§ The request:
Render the records, starting at the line that contains "What is the physical" and ending at the line that contains "Answer: grass lawn", as a Markdown table with a Row column holding the row number and a Line column holding the line, leaving out blank lines.

§ Information shown:
>> start
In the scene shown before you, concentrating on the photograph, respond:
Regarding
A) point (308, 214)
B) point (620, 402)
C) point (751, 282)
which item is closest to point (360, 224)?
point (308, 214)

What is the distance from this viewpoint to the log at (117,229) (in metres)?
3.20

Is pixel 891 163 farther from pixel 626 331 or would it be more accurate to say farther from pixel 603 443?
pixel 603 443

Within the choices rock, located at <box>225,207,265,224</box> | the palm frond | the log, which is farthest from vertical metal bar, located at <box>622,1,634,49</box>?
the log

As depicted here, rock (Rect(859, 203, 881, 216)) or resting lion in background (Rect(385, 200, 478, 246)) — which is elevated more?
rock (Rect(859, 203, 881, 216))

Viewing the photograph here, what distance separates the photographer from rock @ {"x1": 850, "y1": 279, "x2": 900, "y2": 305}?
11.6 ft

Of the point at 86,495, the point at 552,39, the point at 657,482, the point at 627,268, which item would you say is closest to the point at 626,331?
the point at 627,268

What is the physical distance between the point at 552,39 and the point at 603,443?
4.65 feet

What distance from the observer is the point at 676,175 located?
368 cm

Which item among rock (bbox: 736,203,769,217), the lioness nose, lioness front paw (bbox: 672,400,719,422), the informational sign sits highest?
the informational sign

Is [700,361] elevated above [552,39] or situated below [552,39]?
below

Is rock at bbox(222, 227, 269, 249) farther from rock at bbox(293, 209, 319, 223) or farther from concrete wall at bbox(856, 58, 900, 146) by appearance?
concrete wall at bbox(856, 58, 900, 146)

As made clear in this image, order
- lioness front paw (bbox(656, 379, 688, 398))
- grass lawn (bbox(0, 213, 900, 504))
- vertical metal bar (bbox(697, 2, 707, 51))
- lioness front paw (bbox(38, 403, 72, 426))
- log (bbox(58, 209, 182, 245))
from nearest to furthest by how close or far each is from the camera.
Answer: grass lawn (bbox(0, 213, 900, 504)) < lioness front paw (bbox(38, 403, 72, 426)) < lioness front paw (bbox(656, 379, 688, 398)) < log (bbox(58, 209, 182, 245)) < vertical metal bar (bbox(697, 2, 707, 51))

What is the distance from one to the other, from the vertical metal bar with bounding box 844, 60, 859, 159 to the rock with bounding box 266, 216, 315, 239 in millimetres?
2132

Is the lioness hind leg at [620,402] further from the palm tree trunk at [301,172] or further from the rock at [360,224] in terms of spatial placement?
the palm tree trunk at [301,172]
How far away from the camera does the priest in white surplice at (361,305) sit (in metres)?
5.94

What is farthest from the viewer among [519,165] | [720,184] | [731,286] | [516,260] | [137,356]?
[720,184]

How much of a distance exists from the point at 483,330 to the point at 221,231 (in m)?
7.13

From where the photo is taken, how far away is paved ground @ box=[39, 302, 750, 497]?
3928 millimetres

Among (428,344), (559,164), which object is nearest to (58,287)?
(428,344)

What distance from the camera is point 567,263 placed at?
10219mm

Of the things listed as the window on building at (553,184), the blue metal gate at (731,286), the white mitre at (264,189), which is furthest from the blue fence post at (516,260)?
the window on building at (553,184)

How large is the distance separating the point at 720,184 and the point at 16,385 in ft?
>> end
§ In response:
| Row | Line |
|---|---|
| 1 | What is the physical distance between the point at 552,39 and the point at 603,443? |
| 2 | 4.65 feet |
| 3 | What distance from the observer is the point at 676,175 located? |
| 4 | 368 cm |
| 5 | Which item among rock (bbox: 736,203,769,217), the lioness nose, lioness front paw (bbox: 672,400,719,422), the informational sign sits highest? |
| 6 | the informational sign |
| 7 | Is [700,361] elevated above [552,39] or situated below [552,39]? |
| 8 | below |
| 9 | Is rock at bbox(222, 227, 269, 249) farther from rock at bbox(293, 209, 319, 223) or farther from concrete wall at bbox(856, 58, 900, 146) by appearance? |
| 10 | concrete wall at bbox(856, 58, 900, 146) |
| 11 | As made clear in this image, order |
| 12 | - lioness front paw (bbox(656, 379, 688, 398)) |
| 13 | - grass lawn (bbox(0, 213, 900, 504)) |
| 14 | - vertical metal bar (bbox(697, 2, 707, 51)) |
| 15 | - lioness front paw (bbox(38, 403, 72, 426)) |
| 16 | - log (bbox(58, 209, 182, 245)) |
| 17 | from nearest to furthest by how close or far each is from the camera. |
| 18 | Answer: grass lawn (bbox(0, 213, 900, 504)) < lioness front paw (bbox(38, 403, 72, 426)) < lioness front paw (bbox(656, 379, 688, 398)) < log (bbox(58, 209, 182, 245)) < vertical metal bar (bbox(697, 2, 707, 51)) |